All this means that when the film touches upon deeper and more serious concerns, it’s as part of a story which already has you engrossed (if you’re anything like me, at least), rather than one which just functions as some sort of abstract and cerebral meditation on a particular theme. At one point a distraught Chappie asks Deon why he chose to create him with a body which will inevitably fail, leading to his cessation as a conscious being, and what’s previously been a sort of grimy roughneck action-comedy is suddenly considering humanity’s relationship with God and the nature of mortality, and the shift in perspective is both dizzying and exhilarating. There’s a touch of religion-bashing in the film, which is perhaps regrettably predictable, but set against this is the film’s general philosophy that it’s not your nature or your position in society that defines who you are, but the choices that you make: meeting and taking responsibility for Chappie leads to the redemption of a couple of characters who were initially unsympathetic scumbags, and this is convincingly done. The plot takes a sharp turn in the third act which perhaps strains credibility a bit, but not insuperably so.

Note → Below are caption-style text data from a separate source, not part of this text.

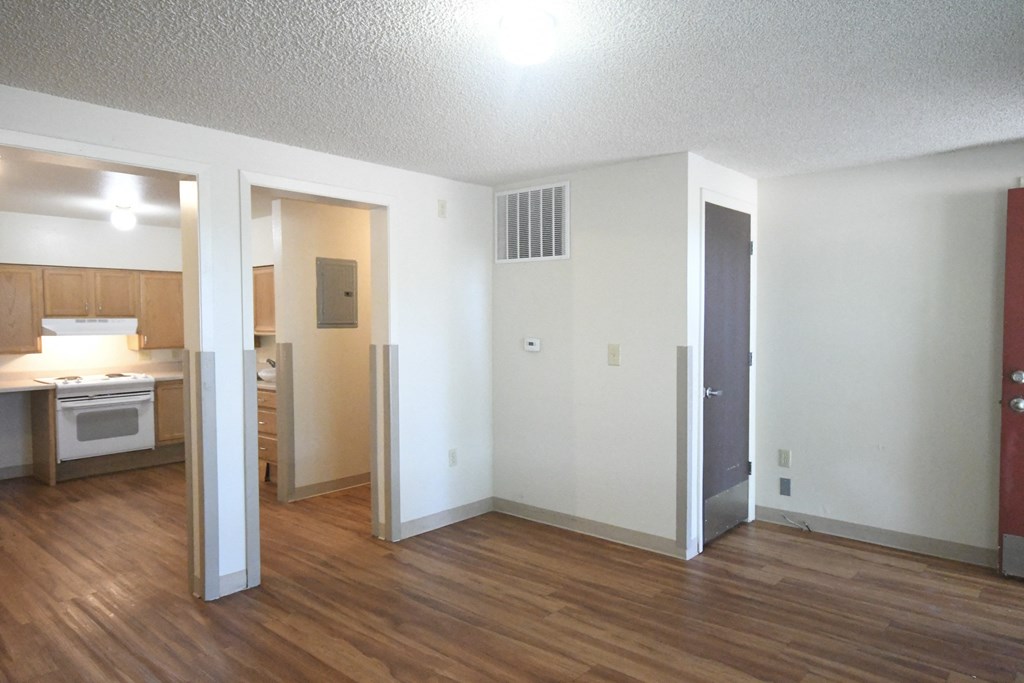 an empty living room and kitchen with wood floors and white walls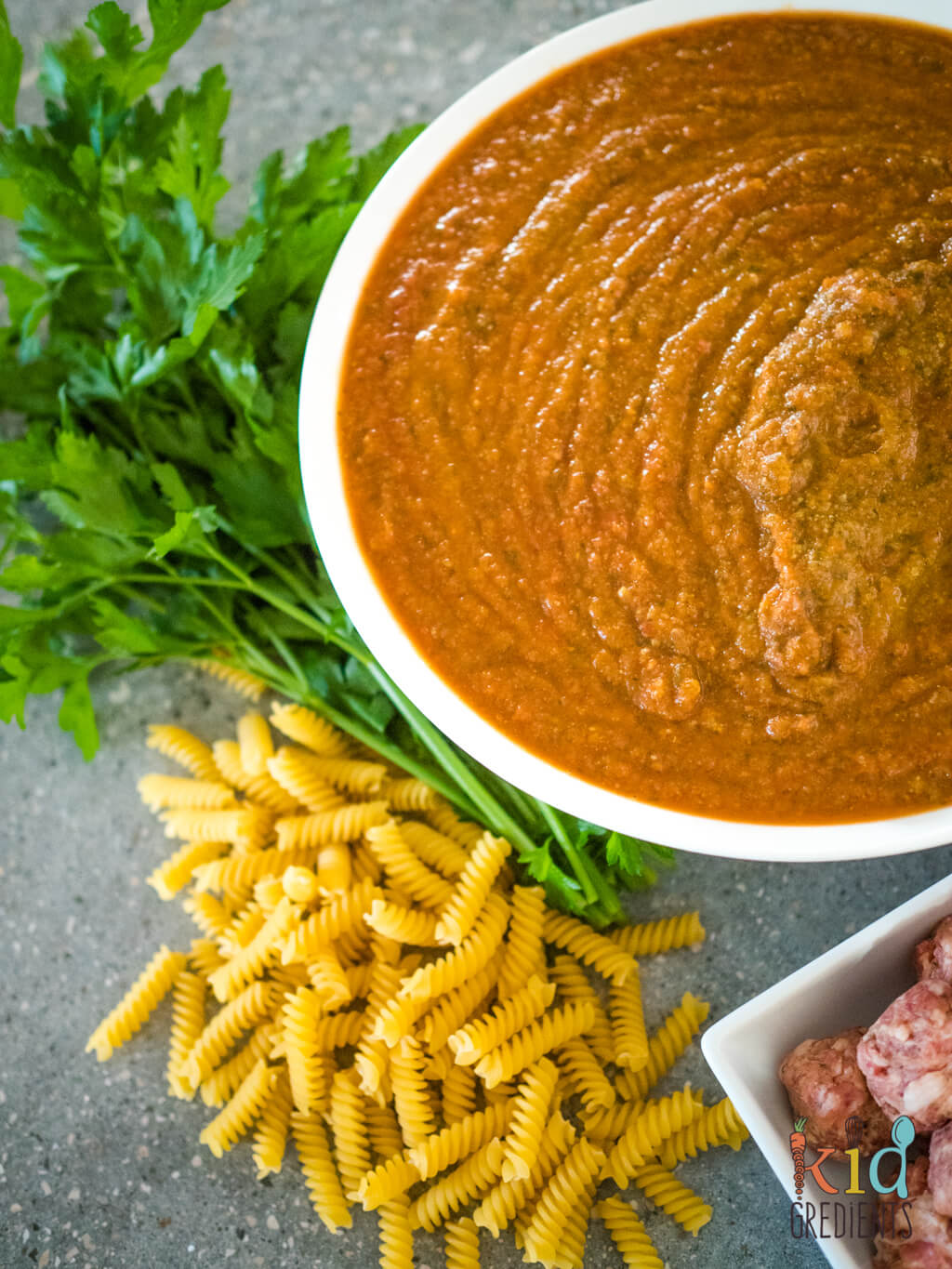 A bowl of food, with Sauce and Pasta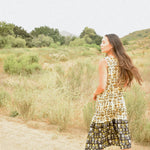 Woman wearing floral block printed sleeveless ruffle dress, back shot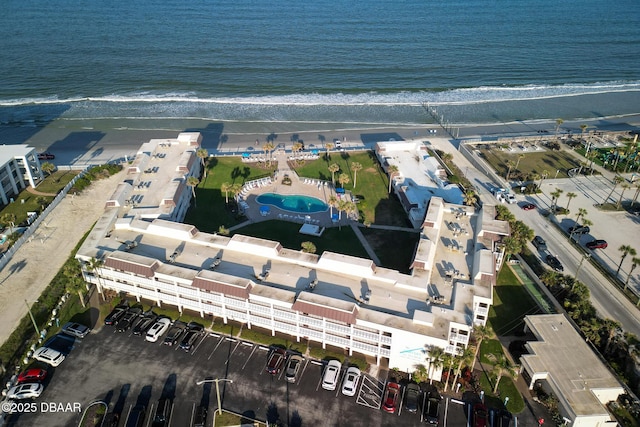 bird's eye view featuring a beach view and a water view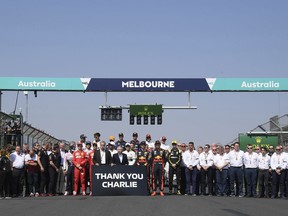 The drivers pose with members of the FIA for a group photo and tribute to Charlie Whiting, the former FIA Formula One Race Director, ahead of the Australian Formula 1 Grand Prix in Melbourne, Australia, Sunday, March 17, 2019.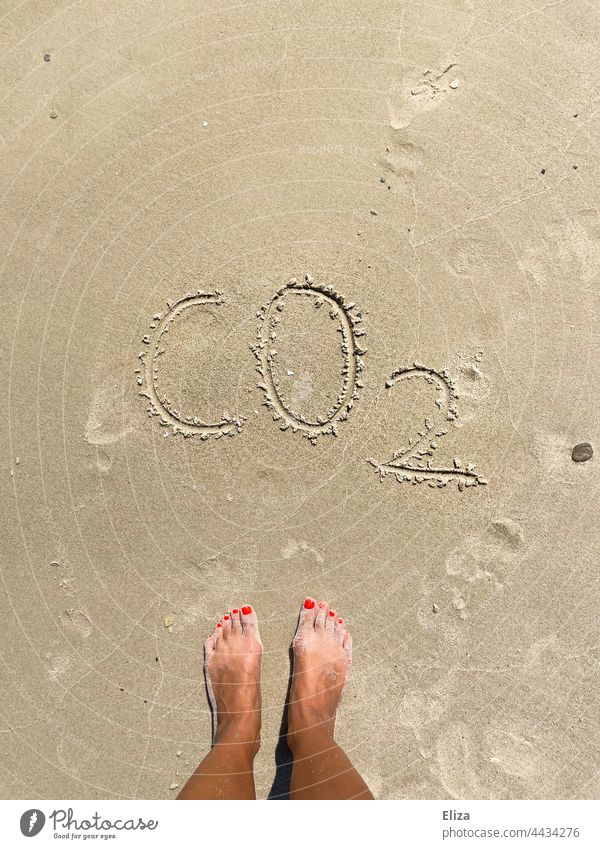 Feet in the sand in front of the word CO2 - Climate crisis and travel concept Sand co2 climate crisis Carbon dioxide CO2 emission vacation Beach Ocean co2 load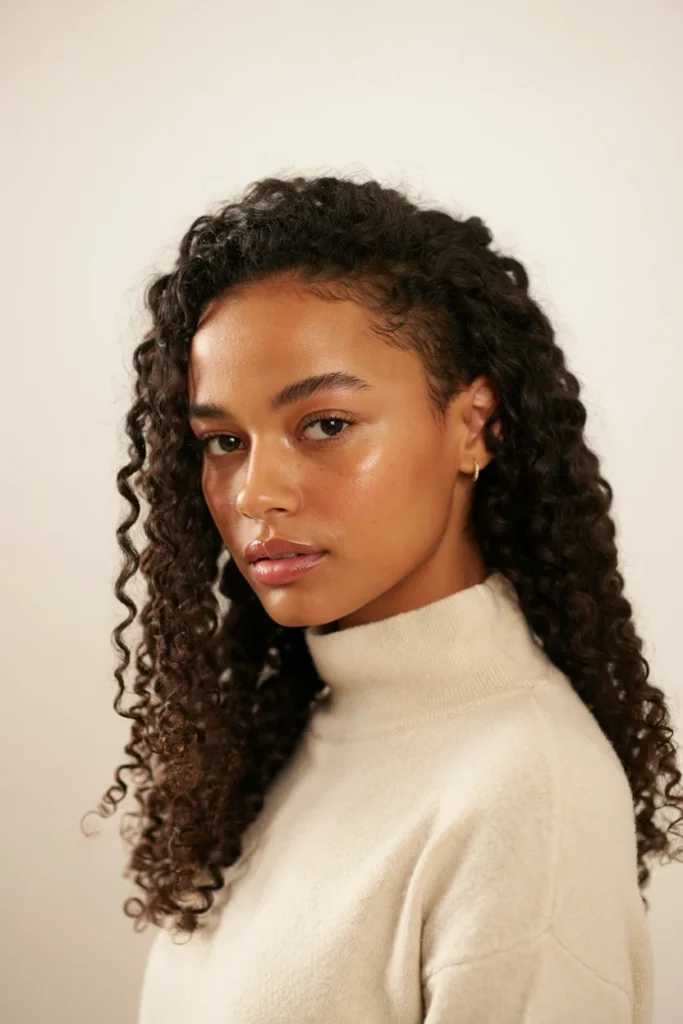 Thick Wavy Locs With a Low Fade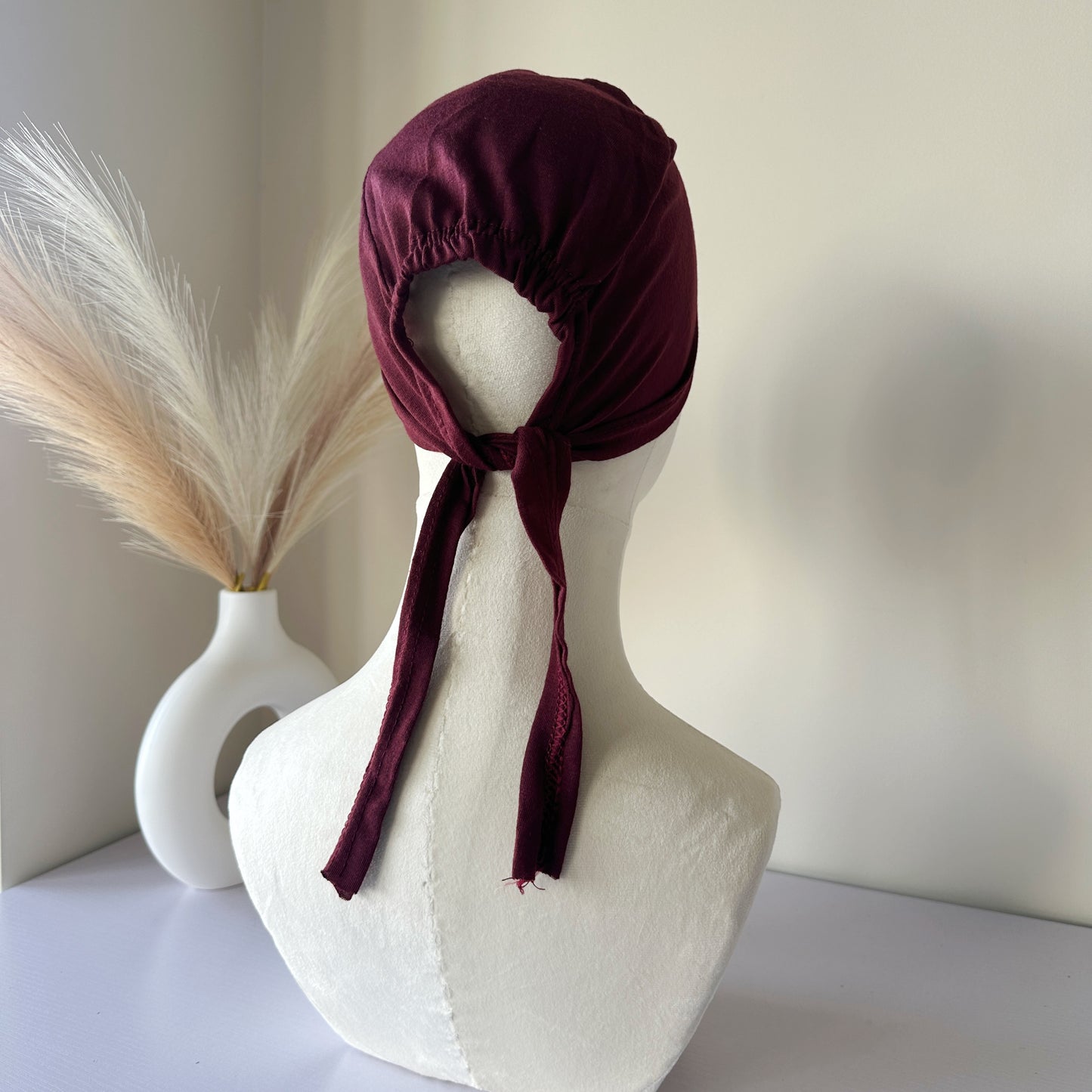 Rear view showing the adjustable tie of the hijab cap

In the end Chappie isn’t just another film about AI, but one about what it means to be human, which is surely a more profound question. That it does so with some skill and subtlety within the framework of an extremely accomplished action thriller is a pretty neat trick. In many ways Blomkamp’s adroit skipping between the different strands of drama, comedy, and action recalls District 9, and for me this is a more impressive film than Elysium, even if one wonders quite how long he can keep knocking out limitations on a relatively limited stylistic and narrative theme. But, of course, the release publicity for Chappie has been dominated by the news that Blomkamp and Weaver look set to work again on a new instalment in the Alien franchise: something which has a large number of people very excited indeed. I don’t know. Yet more Alien sequels interest me about as much as the threatened string of annual Star Wars cash-ins, and I’d much rather directors like Neill Blomkamp were working on their own original projects. Chappie is by no means perfect, but it is still a proper SF movie with a lot going for it – I wish we had many more films like this.